In such a situation where the country’s electricity consumption continually increases every year, and the concerns about climate change severely impacts on natural disasters throughout the world, fossil fuel is burned to produce energy, i.e. electricity, heat, etc. in response to human need. Electricity is used in machinery and equipment in all sector. Cooling system plays an important role consuming a large quantity of electricity and using widely in not only the industries but also the households and buildings. Hence, the scientists have come up with new and high-efficient technology which can reduce the environmental impact of refrigerant use in the conventional vapor-compression refrigeration systems. One of the such technology is known as “Magnetic refrigeration system or MRS”.
The MRS works on the principle of “Magnetocaloric effect”, which is a phenomenon that occurs with Magnetocaloric Material (MCM). Fig.1 shows the basic principle of magnetocaloric effect. By applying the magnetic field, the molecules of the MCM will be influenced to align in the same direction, and its magnetic entropy will be reduced. This causes increasing temperature of the material and vice versa. The MCM can be applied as the solid refrigerant for refrigeration system. The comparison of working principle between the new and conventional ones can be explained as following details.
Fig.2 shows working principle of the MRS, which can be divided into four processes as same as the basic conventional process. Process 1-2: An MCM is placed in the magnetic field where its molecules will be aligned in the same direction, effecting on decreasing of its magnetic entropy. Therefore, the material is heated, and its temperature will become T+deltaT. When compared to the conventional process, this MRS process is similar to the “compression process”. Process 2-3: The added heat from previous process will then be removed to environment by the heat transfer fluid while the magnetic field is constantly held. Then, its temperature will be reduced to T. This is similar to “condensation process” of the conventional one. Process 3-4: By removing the magnetic field, its molecules is returned to disorder condition and the magnetic entropy is increased. Therefore, the MCM temperature will be reduced to T-deltaT. This process is similar to the “expansion process” of the vapor-compression refrigeration system. Process 4-1: The cooled MCM will be placed and absorbed heat from refrigerated space in order to produce cooling effect. Then, the temperature of MCM will be again increased to T and ready to reprocess. This can be compared to the “evaporation process” of the conventional system.
For the vapor-compression system, the refrigerant is a substance, typically fluid, that can be leaked out to the environment. As all we known, many Chlorofluorocarbons (CFCs), which contribute to ozone depletion in the upper atmosphere have been widely used as refrigerants. If it leaks, the system will operate improperly. On the other hand, for the magnetic refrigeration system, there wouldn’t be a problem because the refrigerant is solid, containing in a system without any leakage and being an environmentally friendly substance.

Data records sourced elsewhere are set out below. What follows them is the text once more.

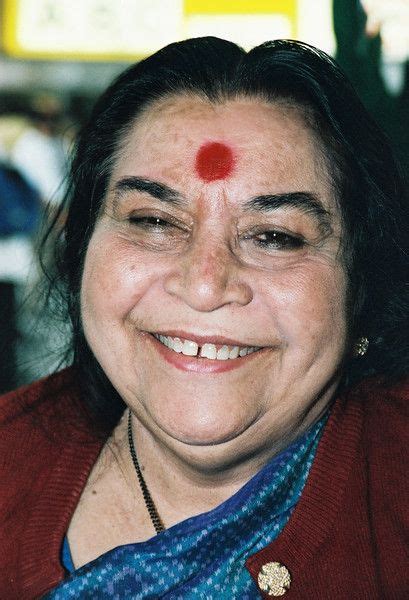 Vienna Divine Cool Breeze Sahaja Yoga Sahaja Yoga Meditation Shri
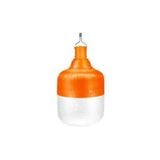  Bóng đèn tích điện 80w 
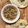 Cooksnap Sesimple Loralin semasa beliau membuat Garlic Dipping Oil for Focaccia / Bread.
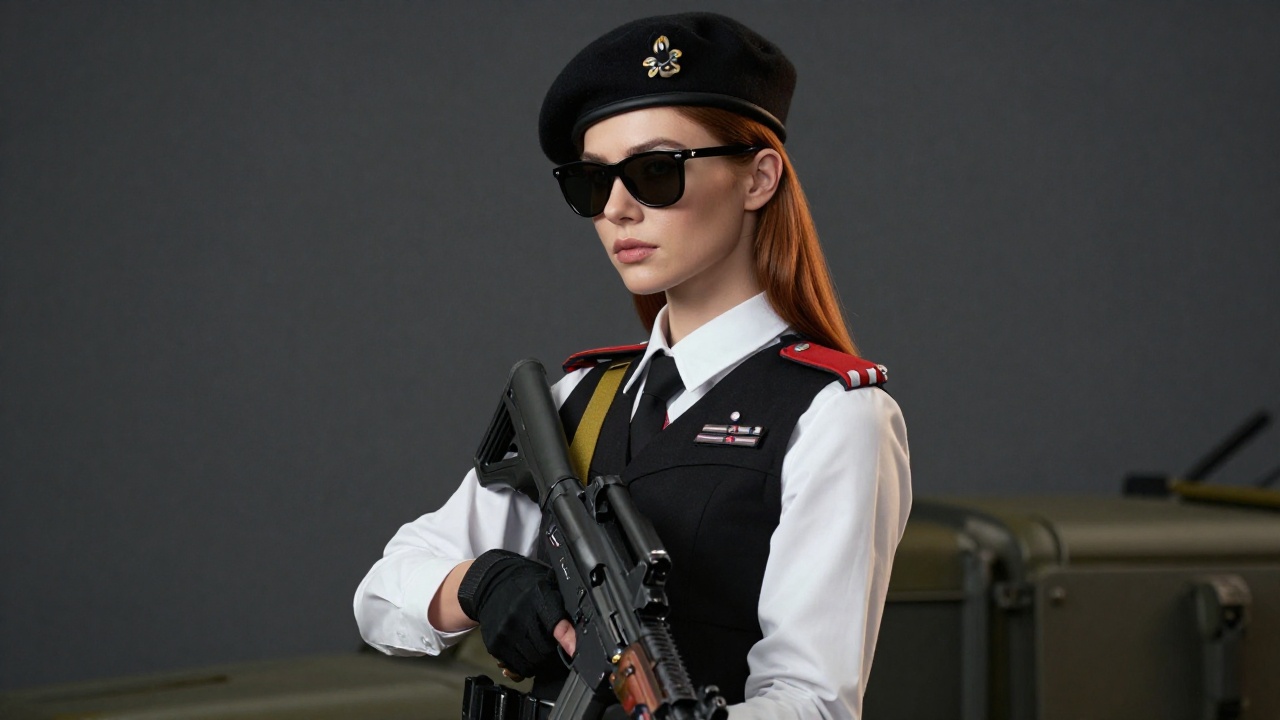 сайт с кейсами CS2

Moreover, an advantage of the magnetic refrigeration system is that the vapor-compression device (compressor) is unnecessary as with the conventional one. It can reduce the operation and maintenance cost of vapor-compression machine, which is a device consuming high electricity level. However, the application of a such system is still limited, since the cost of MCM or Gadolinium is very high. Therefore, the system would be initially applied to small refrigeration system such as home refrigerator, and if the cheaper material can be developed, the magnetic refrigeration system will be possibly applied to the air conditioning system or large refrigeration system for industry in the future.